‘Do You Know What an Honor That is For Me?’ Snooki Loves Her ‘South Park’ Parody
If you’ve never been mercilessly mocked on South Park, are you even famous?
According to actor, singer, WWE wrestler, boxing promoter, wine dealer and reality TV star Nicole Polizzi, better known as Snooki from The Jersey Shore, the answer is a resounding “No!” shouted while spilling out of the backseat of a dented Escalade with a margarita in one hand and a pickle in the other. Between 2009 and 2010, Snooki and her housemates in Seaside Heights, New Jersey were eight of the most famous people in America as the country oscillated wildly between laughing at her and laughing with her at the rest of The Jersey Shore cast.

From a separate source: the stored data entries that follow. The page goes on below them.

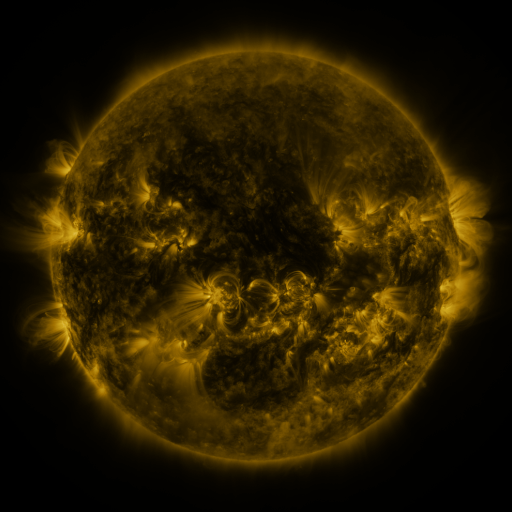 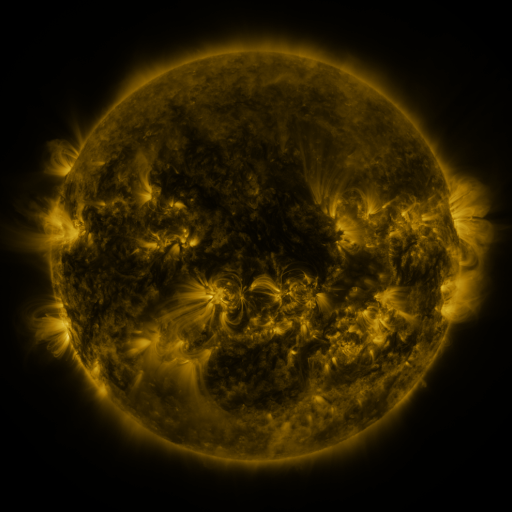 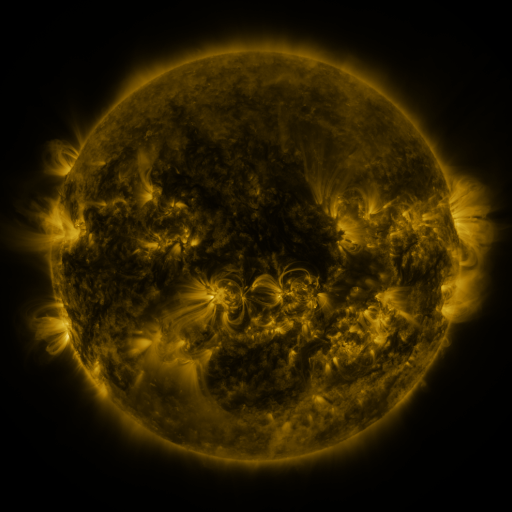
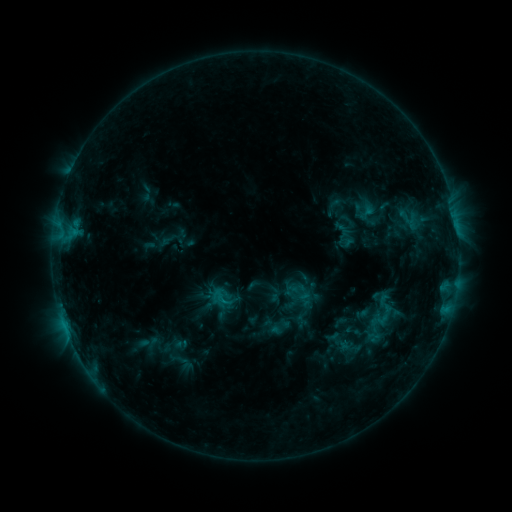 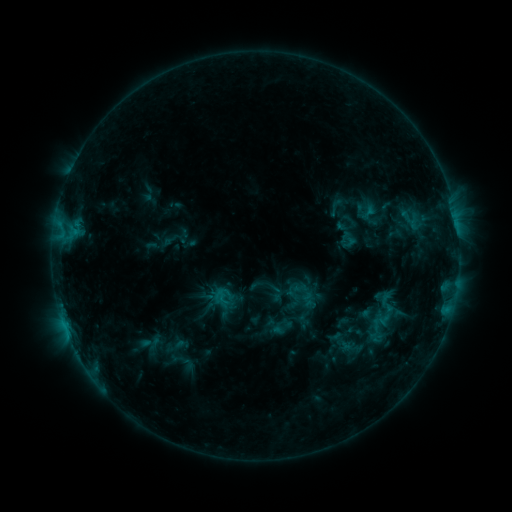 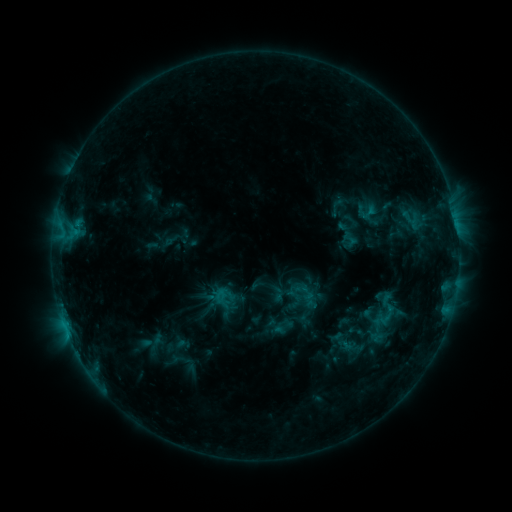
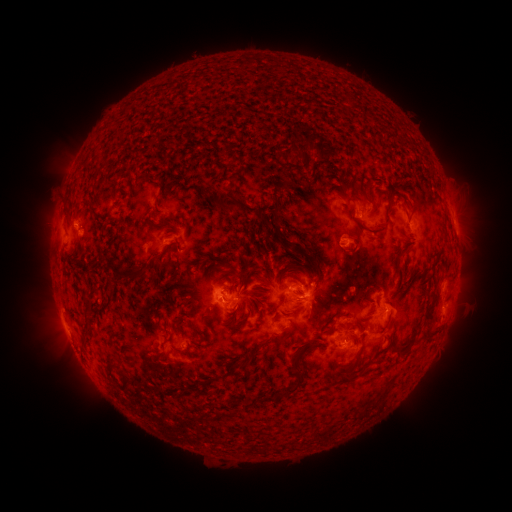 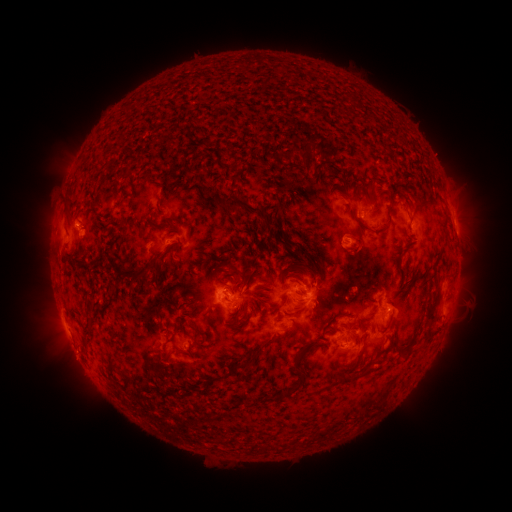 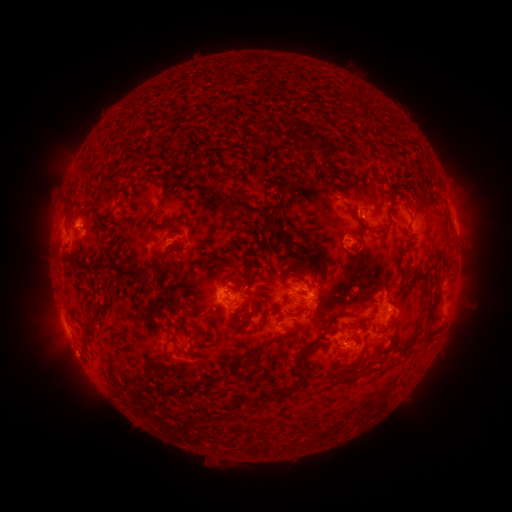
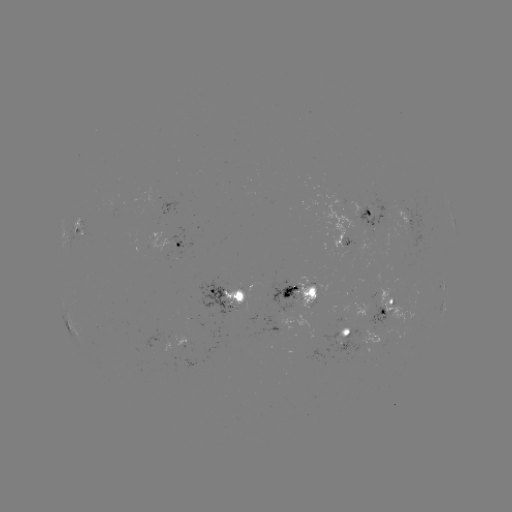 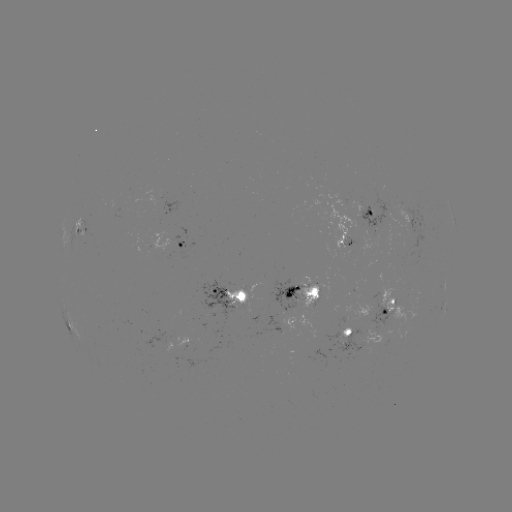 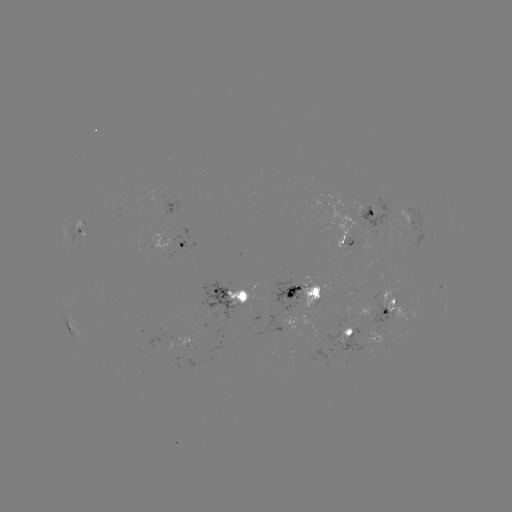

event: emerging-flux region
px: (373, 212)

Now, over a decade after MTV’s smash hit series concluded, Snooki is a thriving wife and mother with her own wine brand and an amazingly healthy outlook on the searing scorn she once received as the star of the trashiest show on TV — particularly that from Trey Parker and Matt Stone, whose portrayal of her as incoherent humping rat goblin on the South Park Season 14 episode “It's a Jersey Thing” was an unironic high point in Snooki’s career. Though haters today still try to put down Snooki with references to the iconic bit, the reality star made it clear over the weekend that their efforts to remind her that she had an entire South Park episode written about her isn’t the dunk that they think it is.

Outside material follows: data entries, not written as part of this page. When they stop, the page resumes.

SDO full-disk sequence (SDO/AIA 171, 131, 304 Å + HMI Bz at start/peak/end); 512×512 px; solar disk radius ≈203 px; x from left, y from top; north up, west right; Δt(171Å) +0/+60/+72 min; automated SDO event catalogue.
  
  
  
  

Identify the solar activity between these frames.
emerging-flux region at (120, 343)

“I chuckle when people try to insult me about me being a fat humping rat on South Park,” Snooki tweeted in response to a GIF of the episode in question that someone snarkily posted in her replies. “I was ON SOUTH PARK. Do you know what an honor that is for me? Fat rat and all lol.”
It’s no secret that Parker and Stone save their most scathing portrayals for people who made their fame from reality TV — socialite and sex-tape star Paris Hilton recently recounted how deeply wounded she was when South Park showed her vomiting ejaculate while her signature chihuahua shot itself in the head.
Snooki, however, took a page out of her brief boxing and wrestling careers and chose to take her South Park episode on the chin — and, more than that, embraced the caricature as the highest form of flattery that Comedy Central can provide. After all, South Park doesn’t skewer just any muff cabbage.